More Than 70% of People Don’t Know that HPV Causes Cancer

Dentistry Today


More than 70% of adults in the United States are unaware that human papillomavirus (HPV) causes anal, penile, and oral cancers, according to an analysis led by researchers at the University of Texas Health Science Center at Houston (UTHealth) School of Public Health. Men also are less likely than women to know that the virus carries a risk of cancer.

The study involved 2,564 men and 3,697 women who participated in the Health Information National Trend Survey. Two-thirds of men and one-third of women between the ages of 18 and 26 did not know that HPV causes cervical cancer. More than 80% of men and 75% of women in the same age group and 70% of adults of all ages did not know that HPV can cause oral, anal, and penile cancers. 

HPV is the most commonly sexually transmitted infection. There are many types of HPV, but some are more likely to cause cancers and genital warts. The HPV vaccine can protect against cancers caused by the virus. The analysis also showed that only 19% of men and 31.5% of women who were vaccine-eligible or had vaccine-eligible family members received recommendations for the vaccine from a healthcare provider. 

The Centers for Disease Control and Prevention (CDC) says that boys and girls between the ages of 9 and 14 should receive the two-dose immunization. A three-dose schedule is advised if the first dose was given on or after the fifteenth birthday. The CDC also recommends that adults between the ages of 27 and 45 may get the vaccine after discussion with their clinician and notes that only 51% of those in the recommended age groups are vaccinated. 

“The lack of knowledge may have contributed to low HPV vaccination rates in the United States,” said Ashish A. Deshmukh, PhD, MPH, assistant professor of management, policy, and community health at the UTHealth School of Public Health. 

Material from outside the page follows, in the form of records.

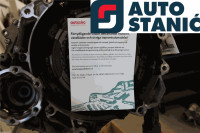 Menjalnik VW CADDY (QHJ) | OEM: 0AM300065M005 (CAYD)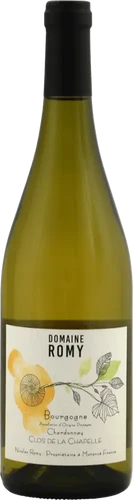 Domaine Romy Bourgogne Chardonnay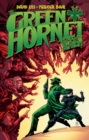 Image for Green Hornet: Reign of the Demon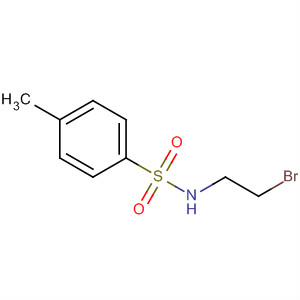 CAS 4556-90-5 molecular structure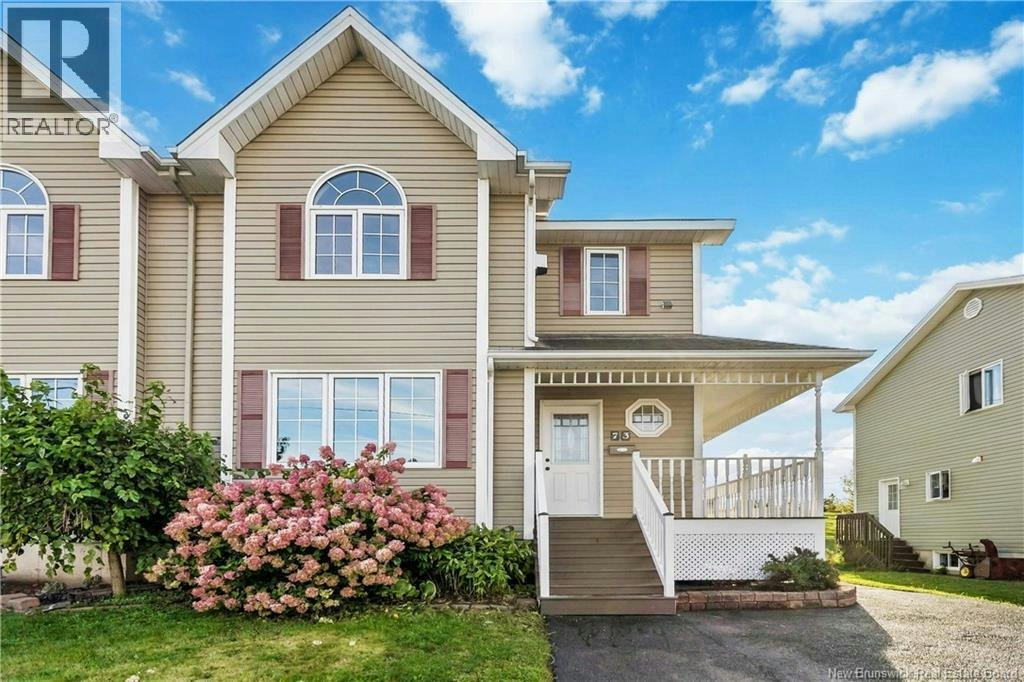 73 Sawgrass Drive, Riverview, NB, E1B 0B1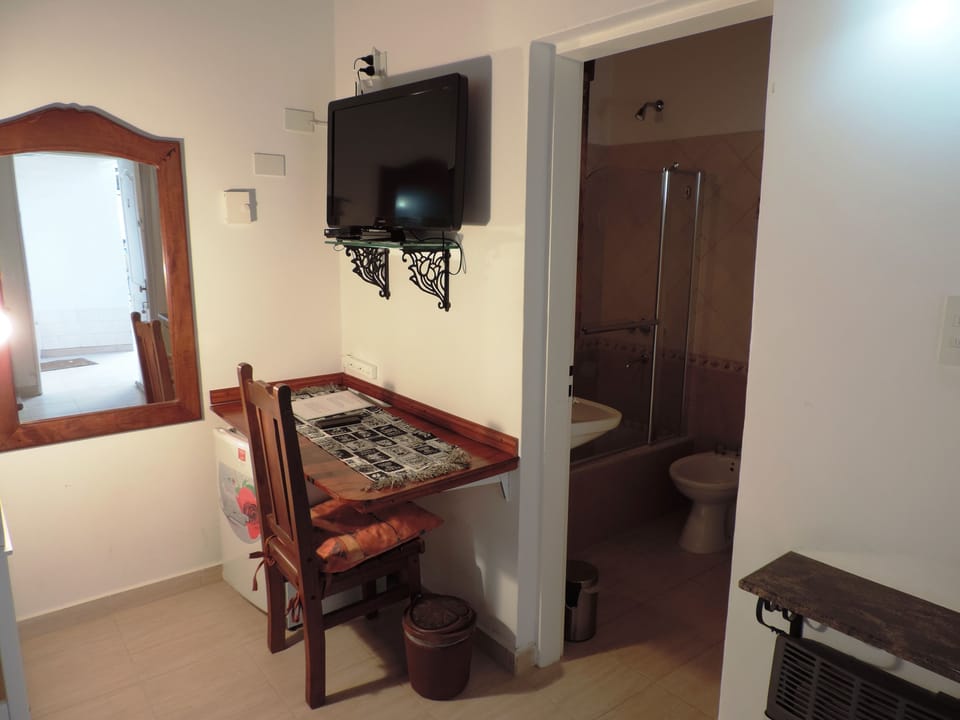 Standard Quadruple Room | Mini-refrigerator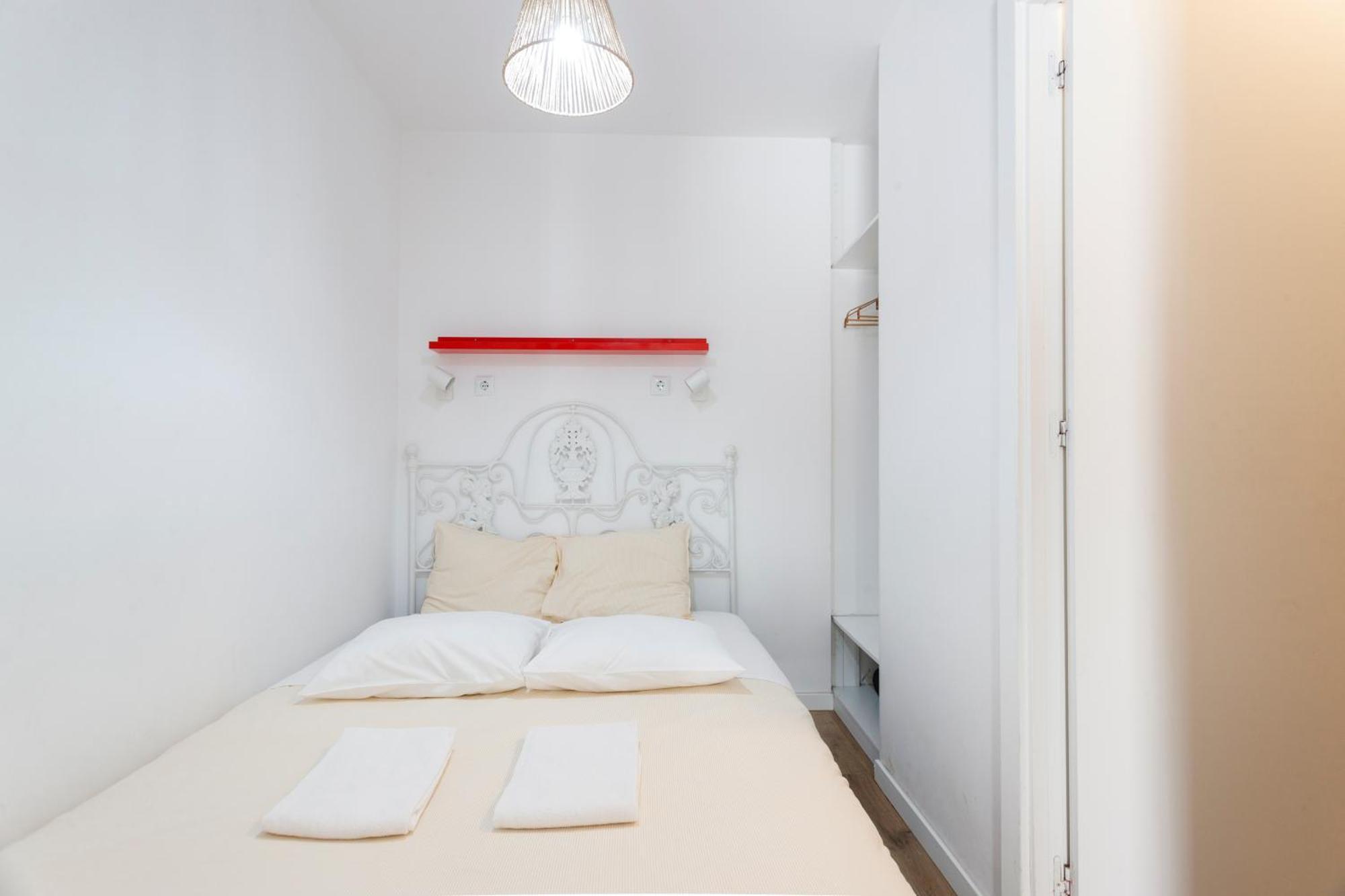 Apartamento Casa Do Tijolo Lisboa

“Low levels of HPV knowledge in these older age groups is particularly concerning, given that these individuals are or likely will be parents responsible for making HPV vaccination decisions for their children,” said Kalyani Sonawane, PhD, study coauthor and assistant professor of management, policy, and community health at UTHealth School of Public Health. 

“HPV vaccination campaigns have focused heavily on cervical cancer prevention in women. Our findings demonstrate a need to educate both sexes regarding HPV and HPV vaccination,” said Deshmukh. “Rates of cervical cancer have decline in the last 15 to 20 years because of screening. On the other hand, there was a greater than 200% increase in oropharyngeal cancer rates in men and a nearly 150% rise in anal cancer rates in women.” 

Improving HPV vaccination rates is important to reverse rising rates of these cancers, Deshmukh said. 

The study, “Public Knowledge of Human Papillomavirus and Receipt of Vaccination Recommendations,” was published by JAMA Pediatrics.